SIMON: Yeah. When you've sought professional help for what you even refer to as panic attacks, it strikes me that some well-meaning people don't quite understand why it's not helpful to say, it's not your heart. Don't worry. It's all in your head.

OWUSU: (Laughter) Yes. Yes, I ended up going to the hospital because I didn't know what was happening to me. And I've actually learned since that this is very common for people who suffer from panic attacks. The first time it feels like a heart attack, and you feel that something is definitely seriously physically wrong with you. But I do think that there often is that reaction. Like, just calm down. You know, but it is very different from like, I'm just having a little bit of worry. It's a very different, kind of much more physical experience.

SIMON: Jazz helps, doesn't it?

OWUSU: (Laughter).

SIMON: I was interested to read about that. I like jazz, too.

OWUSU: Oh, nice. Yeah, so my father listened to a lot of jazz and always did when I was growing up. And he was always trying to get me to listen to jazz and teach me about jazz. And particularly, the more avant-garde jazz I always kind of rejected because it's so dissonant. And it didn't make any sense to me. And my father would say...

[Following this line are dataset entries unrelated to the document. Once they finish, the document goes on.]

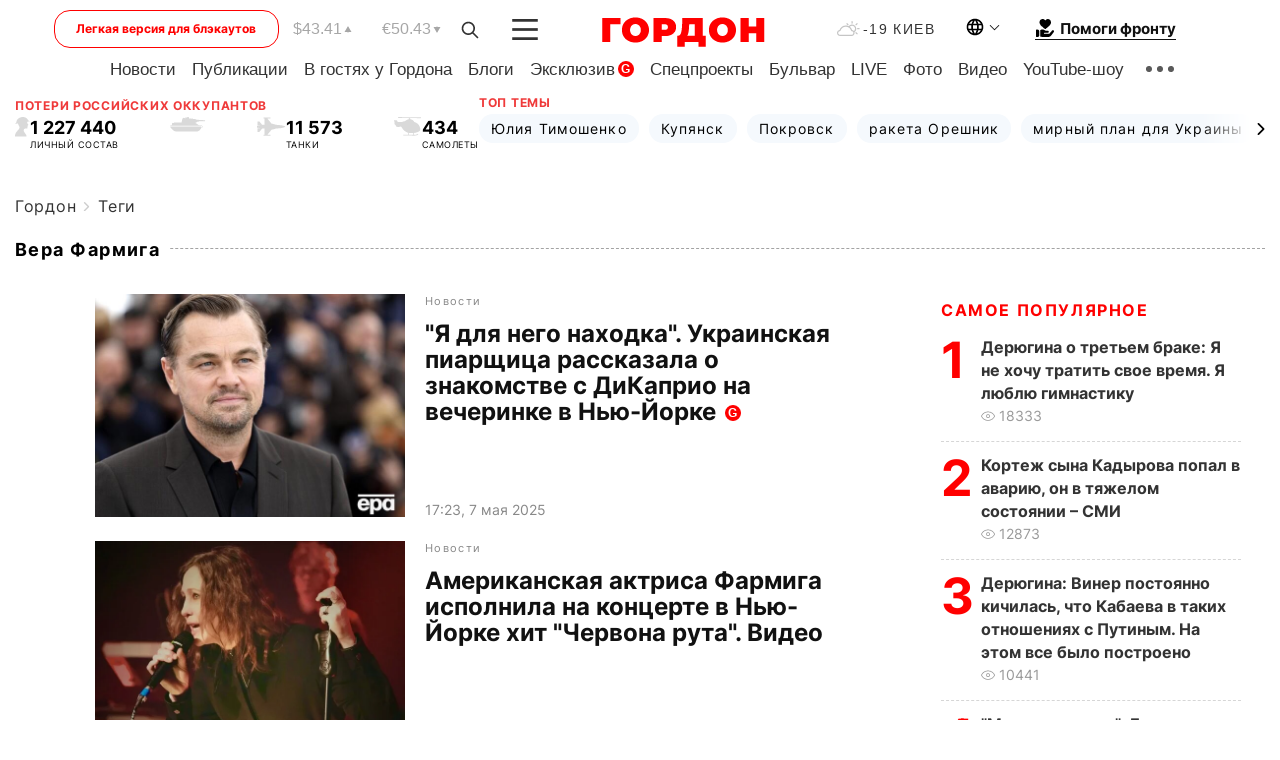

--- FILE ---
content_type: text/html; charset=utf-8
request_url: https://www.google.com/recaptcha/api2/aframe
body_size: 266
content:
<!DOCTYPE HTML><html><head><meta http-equiv="content-type" content="text/html; charset=UTF-8"></head><body><script nonce="Ra-Tb6WqdVglAvld3hKk1A">/** Anti-fraud and anti-abuse applications only. See google.com/recaptcha */ try{var clients={'sodar':'https://pagead2.googlesyndication.com/pagead/sodar?'};window.addEventListener("message",function(a){try{if(a.source===window.parent){var b=JSON.parse(a.data);var c=clients[b['id']];if(c){var d=document.createElement('img');d.src=c+b['params']+'&rc='+(localStorage.getItem("rc::a")?sessionStorage.getItem("rc::b"):"");window.document.body.appendChild(d);sessionStorage.setItem("rc::e",parseInt(sessionStorage.getItem("rc::e")||0)+1);localStorage.setItem("rc::h",'1768801805048');}}}catch(b){}});window.parent.postMessage("_grecaptcha_ready", "*");}catch(b){}</script></body></html>

--- FILE ---
content_type: application/javascript; charset=utf-8
request_url: https://fundingchoicesmessages.google.com/f/AGSKWxVlJ7GERGw2J1pqvT52v1LV-OiZrulyi8uIzok2eRRr5wk_nzycSGXAmH8e5FkXcJ3yDj8DxYNzI3mtJ9na-LcBUw-ob2j0bs1GEpsT1KkGtwjpoyZG1WkY9GefAxOaLs7BhUXt1ZQGgRYoMDMiTJs_z9B6rJMQ6tPdCK0VG7v6sYrdyBI3rZEPuPEY/_-box2-ad?/ad01./frameads1./adlandr./top-ads.
body_size: -1293
content:
window['702a7b47-4155-4bf0-b560-79ac18401f27'] = true;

SIMON: Hard to hum along with John Coltrane, you mean? Yeah.

OWUSU: Yeah, exactly. And I would - you know, my father would always say, you just have to listen differently. You know, it's like learning a new language. And I was like, I don't want to learn this language. But then later in life, you know, particularly as I was going through this difficult period, the dissonance just made so much more sense to me in terms of how I was experiencing the world. And I found myself sort of drawn to my father's music and actually ended up marrying a jazz musician. So there's still that connection (laughter).

SIMON: Oh, my word. Your father must be endlessly delighted.

OWUSU: I think he would love it.

SIMON: Yeah. Nadia Owusu - her memoir, "Aftershocks" - thanks so much for being with us.